Nul ne niera le caractère tragique de l'Histoire de l'Alsace, régulièrement écartelée à partir de 1870 entre l'Allemagne (la Prusse) et la France. On sait les drames humains et familiaux qui en ont découlé, les blessures profondes ainsi crées. Pourtant, qui a fréquenté un tant soit peu ce territoire singulier (régime du concordat, vitalité de la langue alsacienne), ne peut qu'être frappé de l'extrême difficulté des Alsaciens à solder franchement les comptes du passé. Le reste de la France y aura parfois mis du temps, mais, depuis un bon moment, évoquer la Collaboration ne suscite plus guère de débats au moins quant à la réalité des faits. Se risquer à suggérer, dans le Bas ou le Haut-Rhin, que des "soldats perdus" ont pu rejoindre l'armée allemande lors de la Seconde guerre mondiale sans états d'âme particuliers, ou, pire encore, pour une minorité d'entre eux, qu'ils ont probablement adhéré (comme cela s'est passé de l'autre côté des Vosges) à l'idéologie nazie, c'est, presque à coup sûr, déclencher colère et invectives.

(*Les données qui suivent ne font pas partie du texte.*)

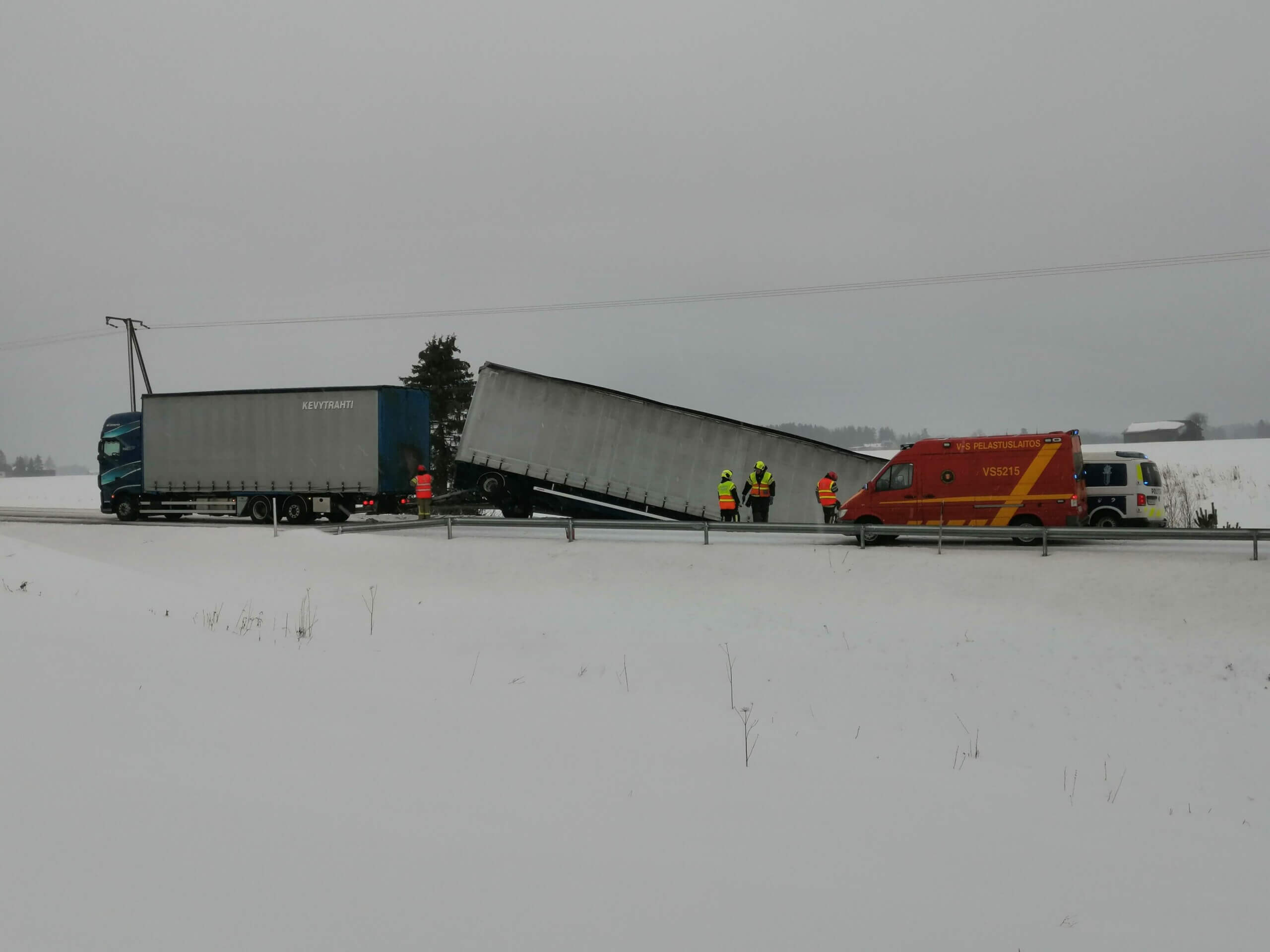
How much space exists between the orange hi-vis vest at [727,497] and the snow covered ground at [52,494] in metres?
27.6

Même dans les générations récentes, bien des Alsaciens se veulent à la fois plus patriotes que la moyenne et prêts à la sécession. N'est-il pas étrange qu'entre eux, parlant de leurs concitoyens du reste de la nation, ils évoquent "les Français de l'intérieur". Pas besoin d'être psy ou linguiste pour comprendre alors qu'ils se situent "à l'extérieur". Un regard identique les conduit volontiers à regretter contribuer "excessivement" à la solidarité nationale, eux, réputés travailleurs et courageux, trimant pour les fainéants d'à côté (je caricature à peine). Les études locales ne sont pas rares, étayées, documentées, pour expliquer comment le "PIB alsacien" est pillé par les autres régions françaises.
Et puis, pour n'éviter aucun des sujets qui fâchent, se rappeler qu'en 1995, Jean-Marie Le Pen est arrivé en tête des votes régionaux au 1er tour de l'élection présidentielle.
Les Allemands ont, depuis longtemps, entamé, vis-à-vis des événements de cette sombre période, une démarche, sinon de repentir, en tout cas de reconnaissance des faits. Alors, finalement, j'ai tendance à considérer que l'aspect le plus marquant de la journée, est moins la présence du Président de la RFA que celle de Roland Ries, maire de Strasbourg (Catherine Trautmann ayant jadis déjà fait un déplacement officiel dans les mêmes circonstances). Et, en l'espèce, j'espère qu'au-delà de la volonté de régler une querelle un peu rance avec les habitants du Limousin, il s'agit d'appeler implicitement ses compatriotes régionaux, n'ont à un "devoir" mais à un authentique "travail" de mémoire, seul gage que la page se tourne définitivement, ce à quoi tout le monde, là-bas, ici, ailleurs devrait contribuer, toute autre attitude insultant autant le présent que le passé.